- Born: Yuri Kasahara Tokyo, Japan
- Education: Toho Gakuen School of Music
- Occupation: Opera singer (soprano)
- Website: viviam-music.com

= Yuri Kasahara =

Japanese female opera singer

Yuri (Kasahara) Shinada (新南田 (笠原)ゆり) is a Japanese female opera singer.

== Early life ==
Shinada is a graduate of Urawa Akenohoshi Girls' Senior High School. She attended Toho Gakuen School of Music, majoring in singing and minoring in piano. During university attendance, she debuted in A Midsummer Night's Dream. She was a student of and certified by Franco Corelli Santa Margherita voice academy in Italy.

She learned Schubert's Lied from Elly Ameling.

She earned a Diploma in Royal Academy of Music in 2010.

== Career ==
In 1989 - 1995, she portrayed the Queen of the Night in a production of Mozart's Die Zauberflöte at the Shinjuku Cultural Center. She is known for Violetta in La traviata conducted by Renato Palumbo, Lauretta (Gianni Schicchi ), Gretel (Hänsel und Gretel ), Juliette (The count of Luxembourg), In addition, she performed a multitude of operettas for many concerts.

In 1990, Shinada crossed over from Japan to Italy for further operatic studies. While there, she performed in music festivals.

In 1994, she went with the Japanese Performance Association to a French music competition and won first prize. That year she performed in the Toho Gakuen School of Music's 30th anniversary ceremony as one of the top students. Shinada also performed in the Coca-Cola Special Musical Opera (also known as The Magic of Coke, with a nationwide performance).

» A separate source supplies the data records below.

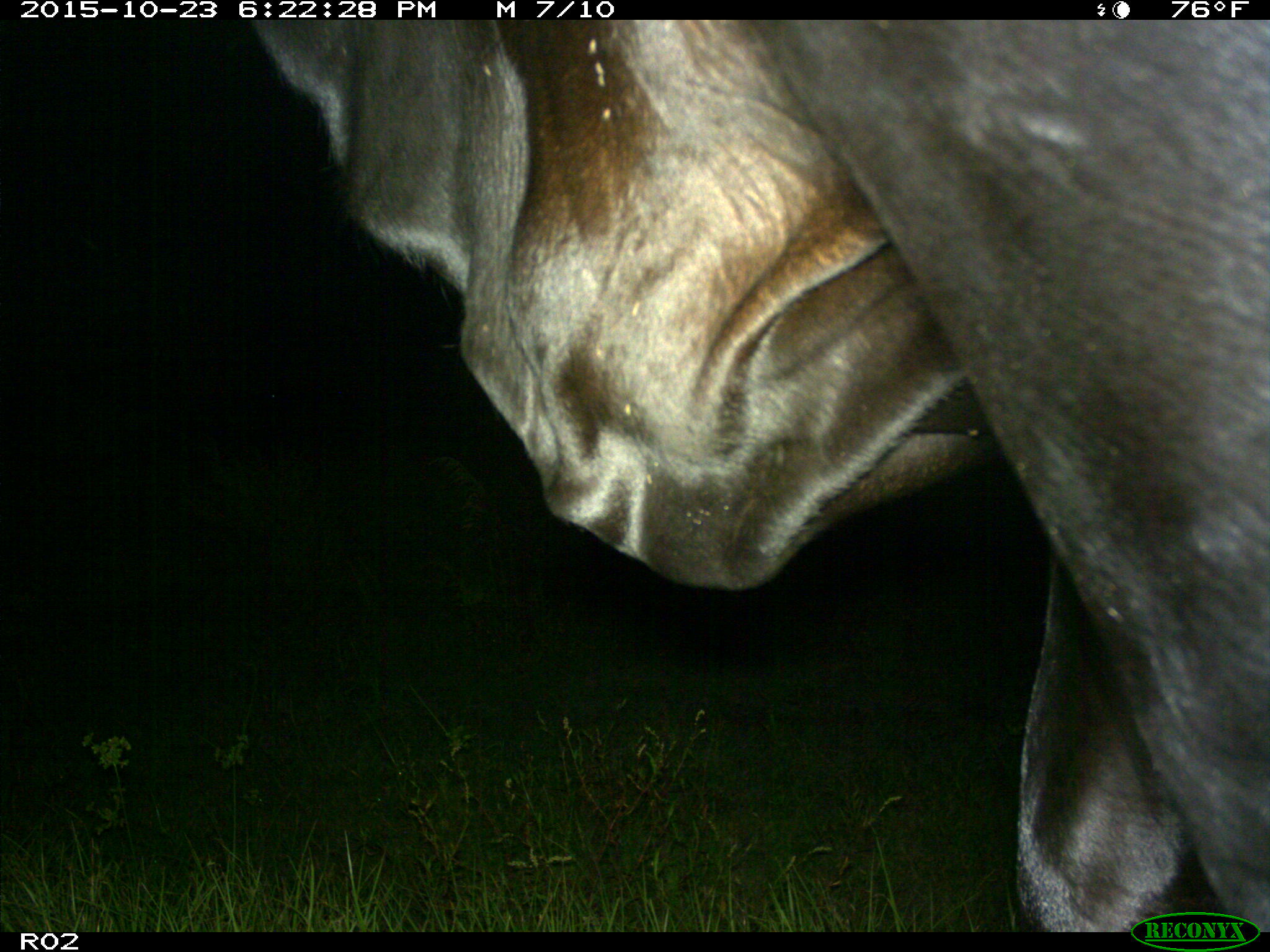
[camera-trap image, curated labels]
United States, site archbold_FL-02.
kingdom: Animalia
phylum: Chordata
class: Mammalia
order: Artiodactyla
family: Bovidae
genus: Bos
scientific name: Bos taurus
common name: domestic cow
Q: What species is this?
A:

She has worked on the music and script for Akai Kutsu (Red Shoes) and the operatic adaptation of the Yokohama fairy tale Aoi Hitomi. All of her works have been performed in multiple opera circuits in Asia. Also, she has been noted for working with Yuki Kajiura on the anime series Noir, Aquarian Age: Sign for Evolution, and the OVA .hack//Liminality, in which she sang four versions of the song "liminality". A few of Kasahara's lines from "liminality" also make a cameo with Emily Bindiger on a remix of the .hack//SIGN song "The World". She is a frequent guest vocalist with See-Saw. She makes an appearance on Kajiura's solo album Fiction, singing a redone version of "Salva Nos" (from Noir) and a new song "Red Rose". In 2006, Shinada (Kasahara) sang for the soundtrack My-Otome on the song "Materialise". Also in 2007, she collaborates with rapper Tarantula, from Spontania, for the duet of "Libera me" from Hell, theme of episode 26 composed by Iwasaki Taku for the Gainax-produced anime hit Gurren Lagann.

In 2002, Shinada recorded a two-disc album entitled An Encounter featuring several of her most famous non-anime related performances, rerecorded with the Tokyo Konsei. She is featured as a vocalist for the Madlax soundtrack.

In 2003 she sang the role of Forest bird in Siegfried conducted by Iimori Taijiro.

In 2013 she established Labravoce, a music school that combines music training with psychological counseling.

On 12 May 2015 she appeared in the opera Humanitarian Cherry Blossoms, which premiered at the Russian Drama Theatre of Lithuania in Vilnius. It was composed by Yuki Ando to a libretto by Shinada. She sang the leading role of Yukiko. She sang the role again when the opera was performed in March 2017 at Shinjuku Cultural Center.

She recorded television commercials using over 150 songs as of July 2016.